--- Exercices à traiter ---
**a.** Réécrivez le passage de l'extrait choisi qui débute aux mots « 2- La règle » et se termine après « la loi juridique. », en remplaçant « règlement intérieur » par « règlement de fonctionnement ».
**b.** Prolongez l'extrait choisi sur la loi et la violence en institution à partir de sa dernière phrase.

--- Extrait choisi ---
++++++

2- La règle institutionnelle. Toute institution est régie par une règle interne qui régule ceux qui y vivent ou y travaillent. C’est en général le règlement intérieur qui fait référence. Il s’agit donc là aussi de dégager les instances qui ont a statuer sur la violence ou la maltraitance, sans empiéter sur la loi juridique.
3- La loi symbolique. C’est la loi qui fonde l’être humain comme être de parole. Sur le plan éducatif, il est indispensable en cas d’acte de violence, de proposer un espace d’élaboration pour que, au-delà du jugement, voire de la sanction qui regarde la Justice, au delà du rappel de la règle institutionnelle et de son application, celui qui a commis un acte de violence, usager ou travailleur social, puisse s’en expliquer. Evidemment cela n’est possible que si la Justice a été saisie et qu’on ne mélange pas, comme je le vois trop souvent, responsabilité et culpabilité. Il s’agit qu’un acte prenne sens pour un sujet. Le problème est que la plupart des institutions sont démunies en termes d’outils pour travailler cette dimension humanisante de la loi. Qu’en est-il des espaces de régulation ou de supervision clinique pour les équipes ? Qu’en est-il des groupes de parole pour et avec les usagers ? Qu’en est-il des lieux de concertation avec les directions ?

++++++

--- Éléments de données ---

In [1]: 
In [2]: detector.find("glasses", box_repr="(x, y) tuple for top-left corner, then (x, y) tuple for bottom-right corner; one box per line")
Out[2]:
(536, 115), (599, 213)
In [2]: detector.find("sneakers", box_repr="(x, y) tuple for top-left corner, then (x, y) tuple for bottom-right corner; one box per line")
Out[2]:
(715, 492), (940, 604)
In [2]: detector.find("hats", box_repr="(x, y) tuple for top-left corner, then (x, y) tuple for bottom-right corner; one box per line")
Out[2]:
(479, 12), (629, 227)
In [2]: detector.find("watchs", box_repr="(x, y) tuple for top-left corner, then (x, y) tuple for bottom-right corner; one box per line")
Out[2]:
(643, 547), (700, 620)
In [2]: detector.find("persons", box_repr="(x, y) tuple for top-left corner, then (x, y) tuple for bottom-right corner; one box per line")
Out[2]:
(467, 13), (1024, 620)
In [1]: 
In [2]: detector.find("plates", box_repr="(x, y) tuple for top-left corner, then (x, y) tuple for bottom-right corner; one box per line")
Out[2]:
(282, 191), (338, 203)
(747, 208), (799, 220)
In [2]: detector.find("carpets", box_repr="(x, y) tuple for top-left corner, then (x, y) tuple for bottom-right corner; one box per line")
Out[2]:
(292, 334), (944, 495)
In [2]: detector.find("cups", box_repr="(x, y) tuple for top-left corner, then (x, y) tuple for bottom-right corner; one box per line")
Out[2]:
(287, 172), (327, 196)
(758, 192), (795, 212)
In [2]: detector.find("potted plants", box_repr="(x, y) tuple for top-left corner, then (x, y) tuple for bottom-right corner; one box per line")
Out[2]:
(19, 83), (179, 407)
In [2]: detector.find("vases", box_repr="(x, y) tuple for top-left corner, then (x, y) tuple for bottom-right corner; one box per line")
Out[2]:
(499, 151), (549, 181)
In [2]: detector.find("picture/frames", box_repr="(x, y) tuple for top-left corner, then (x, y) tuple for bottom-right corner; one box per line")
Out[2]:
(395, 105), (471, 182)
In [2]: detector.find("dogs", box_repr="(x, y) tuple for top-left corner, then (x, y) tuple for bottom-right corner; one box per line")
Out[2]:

++++++

--- Réponses détaillées ---
**a.**
2- La règle institutionnelle. Toute institution est régie par une règle interne qui régule ceux qui y vivent ou y travaillent. C’est en général le règlement de fonctionnement qui fait référence. Il s’agit donc là aussi de dégager les instances qui ont a statuer sur la violence ou la maltraitance, sans empiéter sur la loi juridique.

**b.**
Là où le bât blesse bien souvent, c’est que les institutions veulent faire la justice, là où elles n’ont pas le droit de l’exercer, et qu’elles se dédouanent ainsi de la part du travail de la loi qui leur revient. Résultat des courses, comme on dit dans le Midi : un pataquès. Réfléchir et agir sur les différents niveaux de la loi (juridique, institutionnelle et symbolique), proposer des espaces et des passerelles pour que ces différents niveaux soient traités, ne met certes pas à l’abri de la violence ou de la maltraitance, mais cela permet d’en apaiser les effets, et même parfois d’en prévenir les expressions les plus asociales. Reste de plus à inventer des modes de traitement de la violence qui soient socialement acceptables, c’est là toute la noblesse du travail éducatif que d’engager des sujets sur les voies de ce que Freud nommait la sublimation, que j’ai repris sous le terme de médiations. Mais ça ne se fait pas sur commande et ce n’est pas garanti sur facture ! L’homme est violence, autant apprendre à aborder la question… sereinement.